# Comprehensive EDA with Nice Graphs
<a id="start"></a>
Welcome to this comprehensive exploratory data analysis (EDA) and visualization of the Titanic dataset. My goal is to uncover insights into the factors that contributed to the survival of certain passengers aboard the ill-fated RMS Titanic. I'll leverage statistical techniques and nice visualizations to understand the underlying patterns within the data.

![titanic.png](attachment:dc11ec2a-c941-4d84-b03a-392e1be6f2cf.png)

| Attribute | Details |
|-----------|---------|
| **Author** | **`Muhammad Bilal Khan`** |
| **Kaggle** | [![Kaggle Badge](https://img.shields.io/badge/Kaggle-035a7d?style=for-the-badge&logo=kaggle&logoColor=white)](https://www.kaggle.com/devbilalkhan) |
| **Twitter** | [![Twitter Badge](https://img.shields.io/badge/Twitter-%23000000.svg?style=for-the-badge&logo=Twitter&logoColor=white)](https://twitter.com/devbilalkhan) |
| **GitHub** | [![GitHub Badge](https://img.shields.io/badge/github-%23121011.svg?style=for-the-badge&logo=github&logoColor=white)](https://github.com/devbilalkhan) |
| **Email** | [![Outlook Badge](https://img.shields.io/badge/Microsoft_Outlook-0078D4?style=for-the-badge&logo=microsoft-outlook&logoColor=white)](mailto:bilal.khan@live.com) |

## Dataset Overview

The Titanic dataset is a classic and very famous dataset used for machine learning and data analysis. It contains information about the passengers, formatted into two sets: training and test data. The training set includes passenger information along with the survival outcome, which we'll use to train our machine learning models.
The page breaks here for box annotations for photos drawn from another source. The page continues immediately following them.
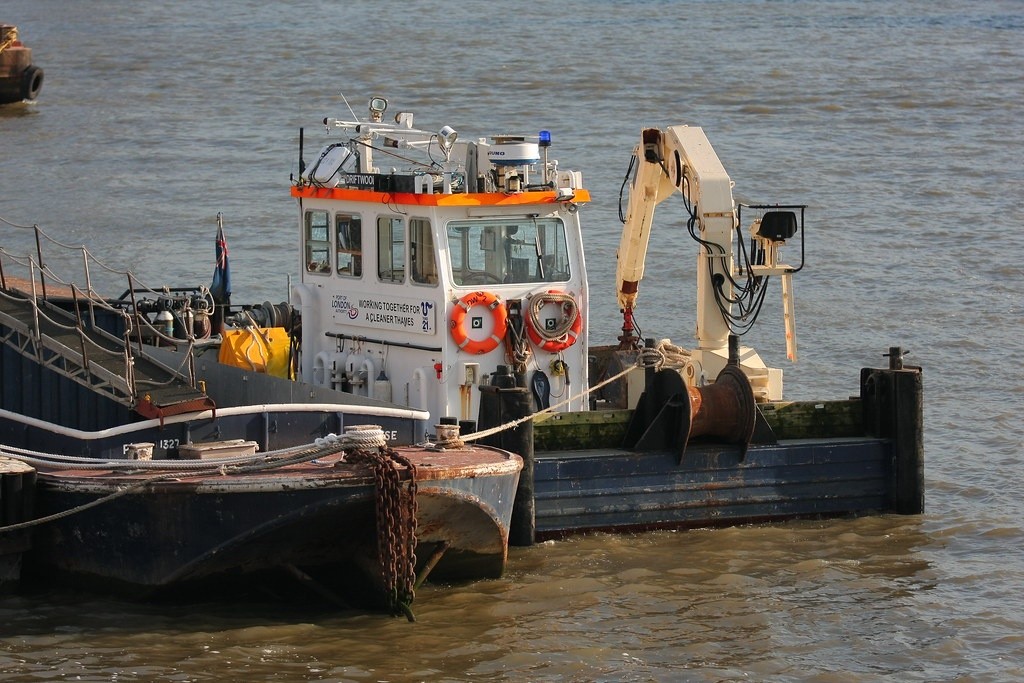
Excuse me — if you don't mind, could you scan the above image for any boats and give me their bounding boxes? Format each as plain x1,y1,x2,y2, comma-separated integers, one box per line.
0,25,42,107
0,213,525,621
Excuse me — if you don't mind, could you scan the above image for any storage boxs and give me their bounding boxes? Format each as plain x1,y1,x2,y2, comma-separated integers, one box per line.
302,145,356,188
177,441,258,460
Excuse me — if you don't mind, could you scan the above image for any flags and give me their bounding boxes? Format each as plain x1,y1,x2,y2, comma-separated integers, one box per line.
207,225,231,301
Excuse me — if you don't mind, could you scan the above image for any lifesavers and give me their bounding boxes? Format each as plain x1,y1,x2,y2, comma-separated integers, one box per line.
451,290,508,355
525,289,582,352
20,65,44,100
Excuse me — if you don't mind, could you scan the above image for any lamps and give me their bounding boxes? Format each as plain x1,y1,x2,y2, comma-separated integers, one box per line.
439,126,458,154
368,96,388,116
555,186,575,202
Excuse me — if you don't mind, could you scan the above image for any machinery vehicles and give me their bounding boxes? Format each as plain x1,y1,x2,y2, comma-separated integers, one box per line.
586,123,807,467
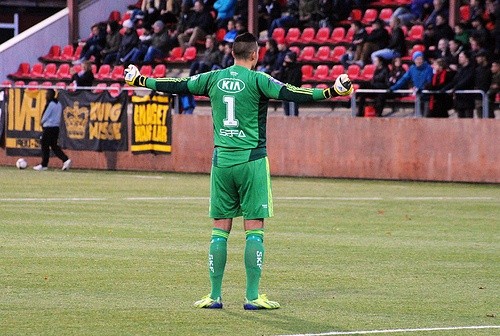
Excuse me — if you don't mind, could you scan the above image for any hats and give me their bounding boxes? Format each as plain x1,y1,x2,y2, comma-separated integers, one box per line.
151,20,165,31
412,51,424,61
471,48,490,57
122,19,133,29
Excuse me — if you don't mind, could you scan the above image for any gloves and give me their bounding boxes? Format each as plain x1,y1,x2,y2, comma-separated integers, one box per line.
333,73,352,96
123,64,142,87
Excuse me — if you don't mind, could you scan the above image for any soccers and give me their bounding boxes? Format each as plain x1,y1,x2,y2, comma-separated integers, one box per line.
15,158,28,170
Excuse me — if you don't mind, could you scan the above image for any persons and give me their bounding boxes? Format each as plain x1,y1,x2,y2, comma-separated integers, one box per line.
32,88,72,171
124,33,352,310
69,0,500,120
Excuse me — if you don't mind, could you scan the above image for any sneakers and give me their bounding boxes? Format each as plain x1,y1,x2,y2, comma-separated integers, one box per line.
193,293,223,309
32,163,47,170
243,295,280,310
61,159,71,171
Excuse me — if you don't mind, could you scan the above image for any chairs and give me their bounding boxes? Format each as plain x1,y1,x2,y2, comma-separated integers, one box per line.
0,0,500,118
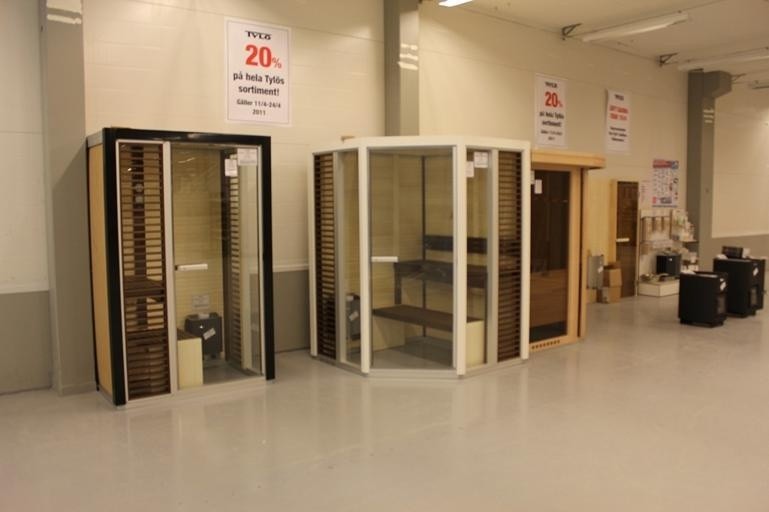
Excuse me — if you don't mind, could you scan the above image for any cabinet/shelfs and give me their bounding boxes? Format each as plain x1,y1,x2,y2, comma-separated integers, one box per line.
637,208,700,298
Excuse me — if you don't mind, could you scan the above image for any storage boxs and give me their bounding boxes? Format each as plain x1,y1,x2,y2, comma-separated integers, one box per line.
596,265,622,303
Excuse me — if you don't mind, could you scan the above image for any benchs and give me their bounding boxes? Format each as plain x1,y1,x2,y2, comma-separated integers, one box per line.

The test set contains passenger information but without the survival outcome, and it's used to test the performance of our trained models.

Here are the key columns in the dataset along with a brief description of each:

- `Survived`: Indicates if a passenger survived (1) or not (0).
- `Pclass`: Ticket class, a proxy for socio-economic status (1 = 1st, 2 = 2nd, 3 = 3rd).
- `Name`: Passenger's name.
- `Sex`: Passenger's sex.
- `Age`: Passenger's age in years.
- `SibSp`: Number of siblings/spouses aboard the Titanic.
- `Parch`: Number of parents/children aboard the Titanic.
- `Ticket`: Ticket number.
- `Fare`: Passenger fare.
- `Cabin`: Cabin number.
- `Embarked`: Port of embarkation (C = Cherbourg, Q = Queenstown, S = Southampton).

## Project Goal

My primary objective is to analyze the Titanic dataset to understand which factors were most influential in predicting the survival of passengers. I aim to answer questions such as "Did women and children have higher survival rates?" and "How did the passenger class affect the survival chances?" By the end of this notebook, we will have a detailed visual and quantitative understanding of the Titanic's passenger data.

## Acknowledgements

I would like to acknowledge the creators of the Titanic dataset for making it publicly available and a special thanks to the Kaggle platform for hosting the Titanic Machine Learning competition. 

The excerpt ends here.